Followed in order, the sequence does two things at once. It keeps the safest money in front, so the loans most likely to bend under hardship are the ones you take first, and it caps the total before a single dollar is borrowed, so the school choice stays tethered to what the field can actually repay.

Where This Fits

Student loans are the self-help borrowing layer of the paying-for-college cluster, and this guide is the entry point to the loan-specific spokes: Subsidized vs Unsubsidized Loans covers the two federal types, and Parent PLUS Loans covers the federal parent loan and its long-term cost. The order to remember is federal first, private only to fill a gap, and total debt capped under one year's expected salary regardless of type. The rate is the smaller question; the protections and the total are the larger ones.

Questions you might still have

What is the difference between federal and private student loans?

Federal loans are issued by the government with fixed interest rates and built-in protections: income-driven repayment, deferment, forbearance, and some forgiveness options. Private loans come from banks and lenders, often with variable rates, credit-based approval, and far fewer protections. The protections, not just the rate, are the core difference, and they matter most when repayment gets hard.

Should I take federal or private loans first?

Federal first, almost always. Federal loans carry repayment protections and forgiveness options that private loans rarely match, so they are safer even when a private rate looks similar. Exhaust federal options before considering private, and use private only to fill a gap that federal loans and other aid cannot cover.

When does a private student loan make sense?

In narrow cases: when federal loans plus all other aid still leave a genuine gap, when a creditworthy borrower or co-signer can get a rate clearly better than federal options, and when the total debt remains manageable against expected earnings. Even then, the loss of federal protections is a real cost that a slightly lower rate may not justify.

What protections do federal loans have that private loans don't?

Income-driven repayment plans that cap payments as a share of income, deferment and forbearance if you lose a job or return to school, and forgiveness programs for public service and certain circumstances. Private loans may offer some hardship options at the lender's discretion, but they are not guaranteed and rarely match the federal safety net.

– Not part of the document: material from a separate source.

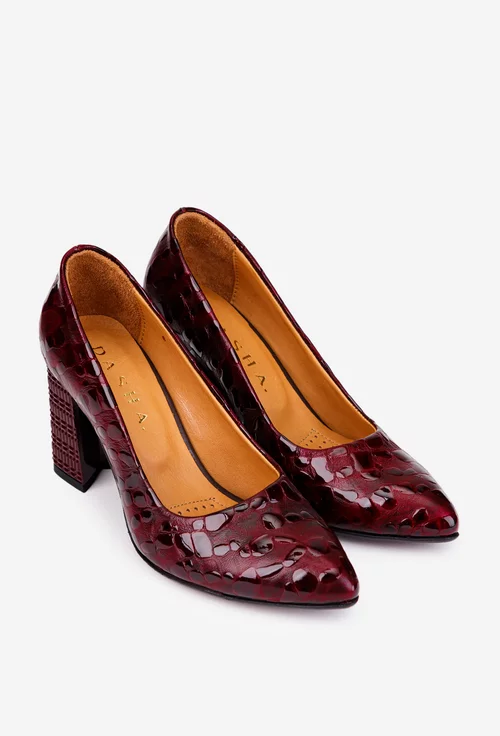 Pantofi dama din piele bordo cu model si toc deosebit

How much should I borrow in total?

As a working rule, keep total student loan debt at graduation under one year of your expected starting salary in your field. Above that threshold, repayment starts to constrain housing, savings, and career choices for years. This cap applies to the combined federal and private total, not each type separately, and it should shape which schools are affordable.

Do private loans require a co-signer?

Often, yes. Most students lack the credit history and income to qualify for a private loan on their own, so lenders typically require a creditworthy co-signer, usually a parent, who becomes legally responsible for the debt. That shared liability is a serious commitment and another reason to exhaust federal options, which do not require a co-signer, first.